> **Information**:
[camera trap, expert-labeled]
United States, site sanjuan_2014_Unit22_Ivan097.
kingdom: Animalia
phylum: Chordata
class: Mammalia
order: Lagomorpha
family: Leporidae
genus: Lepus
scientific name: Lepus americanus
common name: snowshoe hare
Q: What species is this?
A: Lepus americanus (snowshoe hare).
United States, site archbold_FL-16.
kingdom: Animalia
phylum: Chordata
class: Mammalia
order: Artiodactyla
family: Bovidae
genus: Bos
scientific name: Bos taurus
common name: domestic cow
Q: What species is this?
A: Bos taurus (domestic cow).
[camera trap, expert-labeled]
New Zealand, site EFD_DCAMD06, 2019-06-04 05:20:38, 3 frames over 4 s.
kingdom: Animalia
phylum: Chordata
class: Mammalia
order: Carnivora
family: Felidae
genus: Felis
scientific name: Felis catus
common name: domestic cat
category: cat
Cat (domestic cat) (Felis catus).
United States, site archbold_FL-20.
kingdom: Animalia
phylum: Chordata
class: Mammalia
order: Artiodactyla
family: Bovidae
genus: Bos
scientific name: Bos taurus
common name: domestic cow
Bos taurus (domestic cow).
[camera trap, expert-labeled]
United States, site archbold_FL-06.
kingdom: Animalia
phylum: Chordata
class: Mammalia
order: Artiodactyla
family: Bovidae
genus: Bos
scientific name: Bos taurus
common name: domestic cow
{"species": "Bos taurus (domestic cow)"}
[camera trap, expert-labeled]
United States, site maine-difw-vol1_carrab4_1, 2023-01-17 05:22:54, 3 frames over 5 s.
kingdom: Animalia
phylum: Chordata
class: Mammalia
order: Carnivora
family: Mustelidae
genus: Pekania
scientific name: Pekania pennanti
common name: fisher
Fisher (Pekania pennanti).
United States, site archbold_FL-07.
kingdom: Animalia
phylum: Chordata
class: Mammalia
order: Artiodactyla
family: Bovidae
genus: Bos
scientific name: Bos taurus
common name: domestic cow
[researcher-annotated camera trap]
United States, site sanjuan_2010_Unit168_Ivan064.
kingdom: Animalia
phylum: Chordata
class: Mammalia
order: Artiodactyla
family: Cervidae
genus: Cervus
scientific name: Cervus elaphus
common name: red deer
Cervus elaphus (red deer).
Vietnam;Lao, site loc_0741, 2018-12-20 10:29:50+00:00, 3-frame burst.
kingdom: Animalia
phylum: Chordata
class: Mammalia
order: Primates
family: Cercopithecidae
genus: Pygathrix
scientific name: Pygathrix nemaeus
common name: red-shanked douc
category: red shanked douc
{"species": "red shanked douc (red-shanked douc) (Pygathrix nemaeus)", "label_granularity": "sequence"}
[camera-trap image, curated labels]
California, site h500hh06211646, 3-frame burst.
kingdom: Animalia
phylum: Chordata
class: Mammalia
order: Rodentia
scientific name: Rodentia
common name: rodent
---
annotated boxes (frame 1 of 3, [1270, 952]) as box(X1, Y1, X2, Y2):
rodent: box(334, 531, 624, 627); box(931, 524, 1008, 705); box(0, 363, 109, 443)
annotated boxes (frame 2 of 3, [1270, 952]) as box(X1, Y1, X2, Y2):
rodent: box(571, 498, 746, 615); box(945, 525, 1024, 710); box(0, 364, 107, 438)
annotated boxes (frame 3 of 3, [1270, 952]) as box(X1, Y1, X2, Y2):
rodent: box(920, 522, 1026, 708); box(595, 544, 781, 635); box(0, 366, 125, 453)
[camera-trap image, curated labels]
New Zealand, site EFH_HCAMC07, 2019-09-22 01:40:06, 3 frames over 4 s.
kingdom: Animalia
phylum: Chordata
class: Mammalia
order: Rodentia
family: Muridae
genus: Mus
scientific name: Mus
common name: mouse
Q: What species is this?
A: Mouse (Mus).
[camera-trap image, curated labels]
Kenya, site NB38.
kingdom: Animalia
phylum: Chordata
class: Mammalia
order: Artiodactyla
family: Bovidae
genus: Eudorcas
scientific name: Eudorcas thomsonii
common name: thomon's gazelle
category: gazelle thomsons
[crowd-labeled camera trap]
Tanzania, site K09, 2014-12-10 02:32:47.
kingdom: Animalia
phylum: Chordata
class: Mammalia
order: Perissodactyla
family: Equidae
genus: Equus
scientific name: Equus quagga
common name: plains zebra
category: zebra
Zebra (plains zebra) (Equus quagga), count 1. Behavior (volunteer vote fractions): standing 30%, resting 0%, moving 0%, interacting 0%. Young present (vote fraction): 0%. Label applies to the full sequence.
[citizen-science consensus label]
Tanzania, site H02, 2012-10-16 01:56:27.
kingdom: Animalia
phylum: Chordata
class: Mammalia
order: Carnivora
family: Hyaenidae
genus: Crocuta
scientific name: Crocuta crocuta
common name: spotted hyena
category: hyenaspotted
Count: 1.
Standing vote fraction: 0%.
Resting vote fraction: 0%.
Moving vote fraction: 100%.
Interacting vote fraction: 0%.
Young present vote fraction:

> **Required action**: A word-for-word copy of all the entries above is required.

> **Solution to the problem**:
[camera trap, expert-labeled]
United States, site sanjuan_2014_Unit22_Ivan097.
kingdom: Animalia
phylum: Chordata
class: Mammalia
order: Lagomorpha
family: Leporidae
genus: Lepus
scientific name: Lepus americanus
common name: snowshoe hare
Q: What species is this?
A: Lepus americanus (snowshoe hare).
United States, site archbold_FL-16.
kingdom: Animalia
phylum: Chordata
class: Mammalia
order: Artiodactyla
family: Bovidae
genus: Bos
scientific name: Bos taurus
common name: domestic cow
Q: What species is this?
A: Bos taurus (domestic cow).
[camera trap, expert-labeled]
New Zealand, site EFD_DCAMD06, 2019-06-04 05:20:38, 3 frames over 4 s.
kingdom: Animalia
phylum: Chordata
class: Mammalia
order: Carnivora
family: Felidae
genus: Felis
scientific name: Felis catus
common name: domestic cat
category: cat
Cat (domestic cat) (Felis catus).
United States, site archbold_FL-20.
kingdom: Animalia
phylum: Chordata
class: Mammalia
order: Artiodactyla
family: Bovidae
genus: Bos
scientific name: Bos taurus
common name: domestic cow
Bos taurus (domestic cow).
[camera trap, expert-labeled]
United States, site archbold_FL-06.
kingdom: Animalia
phylum: Chordata
class: Mammalia
order: Artiodactyla
family: Bovidae
genus: Bos
scientific name: Bos taurus
common name: domestic cow
{"species": "Bos taurus (domestic cow)"}
[camera trap, expert-labeled]
United States, site maine-difw-vol1_carrab4_1, 2023-01-17 05:22:54, 3 frames over 5 s.
kingdom: Animalia
phylum: Chordata
class: Mammalia
order: Carnivora
family: Mustelidae
genus: Pekania
scientific name: Pekania pennanti
common name: fisher
Fisher (Pekania pennanti).
United States, site archbold_FL-07.
kingdom: Animalia
phylum: Chordata
class: Mammalia
order: Artiodactyla
family: Bovidae
genus: Bos
scientific name: Bos taurus
common name: domestic cow
[researcher-annotated camera trap]
United States, site sanjuan_2010_Unit168_Ivan064.
kingdom: Animalia
phylum: Chordata
class: Mammalia
order: Artiodactyla
family: Cervidae
genus: Cervus
scientific name: Cervus elaphus
common name: red deer
Cervus elaphus (red deer).
Vietnam;Lao, site loc_0741, 2018-12-20 10:29:50+00:00, 3-frame burst.
kingdom: Animalia
phylum: Chordata
class: Mammalia
order: Primates
family: Cercopithecidae
genus: Pygathrix
scientific name: Pygathrix nemaeus
common name: red-shanked douc
category: red shanked douc
{"species": "red shanked douc (red-shanked douc) (Pygathrix nemaeus)", "label_granularity": "sequence"}
[camera-trap image, curated labels]
California, site h500hh06211646, 3-frame burst.
kingdom: Animalia
phylum: Chordata
class: Mammalia
order: Rodentia
scientific name: Rodentia
common name: rodent
---
annotated boxes (frame 1 of 3, [1270, 952]) as box(X1, Y1, X2, Y2):
rodent: box(334, 531, 624, 627); box(931, 524, 1008, 705); box(0, 363, 109, 443)
annotated boxes (frame 2 of 3, [1270, 952]) as box(X1, Y1, X2, Y2):
rodent: box(571, 498, 746, 615); box(945, 525, 1024, 710); box(0, 364, 107, 438)
annotated boxes (frame 3 of 3, [1270, 952]) as box(X1, Y1, X2, Y2):
rodent: box(920, 522, 1026, 708); box(595, 544, 781, 635); box(0, 366, 125, 453)
[camera-trap image, curated labels]
New Zealand, site EFH_HCAMC07, 2019-09-22 01:40:06, 3 frames over 4 s.
kingdom: Animalia
phylum: Chordata
class: Mammalia
order: Rodentia
family: Muridae
genus: Mus
scientific name: Mus
common name: mouse
Q: What species is this?
A: Mouse (Mus).
[camera-trap image, curated labels]
Kenya, site NB38.
kingdom: Animalia
phylum: Chordata
class: Mammalia
order: Artiodactyla
family: Bovidae
genus: Eudorcas
scientific name: Eudorcas thomsonii
common name: thomon's gazelle
category: gazelle thomsons
[crowd-labeled camera trap]
Tanzania, site K09, 2014-12-10 02:32:47.
kingdom: Animalia
phylum: Chordata
class: Mammalia
order: Perissodactyla
family: Equidae
genus: Equus
scientific name: Equus quagga
common name: plains zebra
category: zebra
Zebra (plains zebra) (Equus quagga), count 1. Behavior (volunteer vote fractions): standing 30%, resting 0%, moving 0%, interacting 0%. Young present (vote fraction): 0%. Label applies to the full sequence.
[citizen-science consensus label]
Tanzania, site H02, 2012-10-16 01:56:27.
kingdom: Animalia
phylum: Chordata
class: Mammalia
order: Carnivora
family: Hyaenidae
genus: Crocuta
scientific name: Crocuta crocuta
common name: spotted hyena
category: hyenaspotted
Count: 1.
Standing vote fraction: 0%.
Resting vote fraction: 0%.
Moving vote fraction: 100%.
Interacting vote fraction: 0%.
Young present vote fraction:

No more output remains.